Crazy, right? Here he is, on the brink of his fourth season in Philadelphia, once again trying to figure out who's going to replace the latest injured point guard who was obtained to replace the injured point guard before that. Here he is, once again, waiting out another extensive injury to another young star around whom he is supposed to build his latest collection of talent, making do while hoping to make progress with a lopsided roster of big men and swingmen, all or most of them young, young, young.

Yes, there's tons more talent here than before, even if it's raw. But where are we are on the timeline, if there even is a timeline? A year away? Three years away? Five years away?

Does anyone out there even trust a timeline anymore?

I am in my fourth decade of covering sports. I cannot recall a situation like this, for as long as it has been like this, every silver lining drawing its own monsoon. No sooner does Embiid get past his injury issues than Okafor gets his. Or Nerlens Noel. They get a little good luck with the No. 1 pick in the draft. They get more bad luck when Ben Simmons breaks a foot. Now, it seems, the No. 1 pick might not play a game until next year, or even next season and, well, where have you heard that before?

The end of the tunnel? It's like a Slinky, that tunnel. Any time Brown gets anywhere near its end, it seems to stretch out just a little bit further.
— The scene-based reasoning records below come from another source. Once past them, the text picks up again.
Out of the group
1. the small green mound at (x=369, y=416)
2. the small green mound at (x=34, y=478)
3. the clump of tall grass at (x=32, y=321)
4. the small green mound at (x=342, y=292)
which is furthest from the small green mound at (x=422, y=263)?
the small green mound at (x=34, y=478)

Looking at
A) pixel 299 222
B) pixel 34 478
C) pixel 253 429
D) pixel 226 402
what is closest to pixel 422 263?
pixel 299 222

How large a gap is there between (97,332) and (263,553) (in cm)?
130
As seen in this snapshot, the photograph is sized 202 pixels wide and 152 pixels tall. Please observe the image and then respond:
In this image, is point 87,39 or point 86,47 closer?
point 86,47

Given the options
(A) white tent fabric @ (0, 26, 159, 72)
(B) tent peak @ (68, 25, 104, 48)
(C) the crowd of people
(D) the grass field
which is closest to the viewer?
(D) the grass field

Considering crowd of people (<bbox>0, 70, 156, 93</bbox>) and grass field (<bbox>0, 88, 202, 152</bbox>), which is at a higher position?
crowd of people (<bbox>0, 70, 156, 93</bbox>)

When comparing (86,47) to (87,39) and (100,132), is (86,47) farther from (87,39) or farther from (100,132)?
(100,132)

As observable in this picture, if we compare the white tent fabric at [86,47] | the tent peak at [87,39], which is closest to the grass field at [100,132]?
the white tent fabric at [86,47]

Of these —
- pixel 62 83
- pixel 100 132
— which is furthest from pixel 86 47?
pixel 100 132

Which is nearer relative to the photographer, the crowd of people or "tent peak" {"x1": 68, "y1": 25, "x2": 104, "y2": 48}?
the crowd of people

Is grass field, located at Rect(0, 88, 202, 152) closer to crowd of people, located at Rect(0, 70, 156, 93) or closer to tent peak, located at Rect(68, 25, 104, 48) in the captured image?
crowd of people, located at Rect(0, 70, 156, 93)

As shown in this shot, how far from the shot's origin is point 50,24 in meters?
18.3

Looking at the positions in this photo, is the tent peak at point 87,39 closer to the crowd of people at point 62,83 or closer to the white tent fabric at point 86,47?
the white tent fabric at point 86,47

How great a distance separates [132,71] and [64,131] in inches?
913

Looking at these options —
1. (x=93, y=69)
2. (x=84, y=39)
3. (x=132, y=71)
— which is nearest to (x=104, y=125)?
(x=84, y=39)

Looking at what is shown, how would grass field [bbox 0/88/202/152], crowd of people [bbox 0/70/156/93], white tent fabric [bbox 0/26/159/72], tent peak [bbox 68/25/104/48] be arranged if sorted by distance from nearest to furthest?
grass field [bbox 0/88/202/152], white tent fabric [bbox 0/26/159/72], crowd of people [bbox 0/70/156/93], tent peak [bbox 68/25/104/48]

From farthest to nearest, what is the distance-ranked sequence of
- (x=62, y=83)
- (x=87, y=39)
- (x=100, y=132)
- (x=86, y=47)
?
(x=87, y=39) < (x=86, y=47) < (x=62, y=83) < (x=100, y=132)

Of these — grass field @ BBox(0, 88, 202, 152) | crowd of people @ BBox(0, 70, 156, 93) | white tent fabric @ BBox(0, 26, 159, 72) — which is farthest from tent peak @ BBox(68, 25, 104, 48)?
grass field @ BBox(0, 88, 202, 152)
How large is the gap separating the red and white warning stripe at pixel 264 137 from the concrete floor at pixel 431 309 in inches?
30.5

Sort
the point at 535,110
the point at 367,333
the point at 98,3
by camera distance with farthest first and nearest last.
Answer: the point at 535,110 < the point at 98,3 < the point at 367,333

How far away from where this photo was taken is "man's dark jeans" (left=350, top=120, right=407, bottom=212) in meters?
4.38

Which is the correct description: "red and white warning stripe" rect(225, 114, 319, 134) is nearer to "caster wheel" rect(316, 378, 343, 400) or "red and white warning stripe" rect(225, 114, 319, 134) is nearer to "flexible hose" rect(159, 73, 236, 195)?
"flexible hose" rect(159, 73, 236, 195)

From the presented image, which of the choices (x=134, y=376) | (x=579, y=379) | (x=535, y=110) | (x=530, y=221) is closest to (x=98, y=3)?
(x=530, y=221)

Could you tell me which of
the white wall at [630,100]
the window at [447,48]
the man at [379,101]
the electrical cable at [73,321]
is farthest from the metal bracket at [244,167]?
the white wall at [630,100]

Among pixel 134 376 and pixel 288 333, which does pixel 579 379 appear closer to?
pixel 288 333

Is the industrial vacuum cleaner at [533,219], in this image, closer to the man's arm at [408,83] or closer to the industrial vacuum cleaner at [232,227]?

The other day he estimated that he has coached 14 point guards in his tenure - six in his first season alone - but if you count the guys he made play the point while searching for the latest rental at the position, it probably extends closer to 20.

And yet the brand-new practice facility in Camden was filled Tuesday with smiles and hope and resolution as the team practiced for Wednesday night's season opener against the Oklahoma City Thunder at the Wells Fargo Center. Embiid, finally on the court this summer and fall, spoke of learning to "play calm." Saric spoke of getting acclimated to the NBA, mused about playing against Russell Westbrook for the first time.

"It's weird, you play two years, five years, PlayStation game against NBA players," he said. "And now you are real life."

But the most upbeat person on this day, and on most days, is the coach who has awakened so, so many times to nightmarish updates of restart trades and blueprint-busting injuries, his answers almost always conjuring up scenes from two comedy movies:

"Groundhog Day," where Bill Murray wakes up to the same day over and over again.

And "Monty Python and the Holy Grail," where guards observe a raucous charging cavalry that never seems to get any closer.

It's still the same blueprint, Brett Brown insists, even as his hair has grayed radically from when he first took the job. Maybe he's right. Maybe that's natural aging, not some cumulative effect, I don't know.

"It's coming," he said repeatedly this summer and fall. And maybe, just maybe, the Slinky has stretched as far as it can go. My hope, though, is the guy crazy enough to work this hard for it and wait this long for it will be there to see it whenever whatever arrives.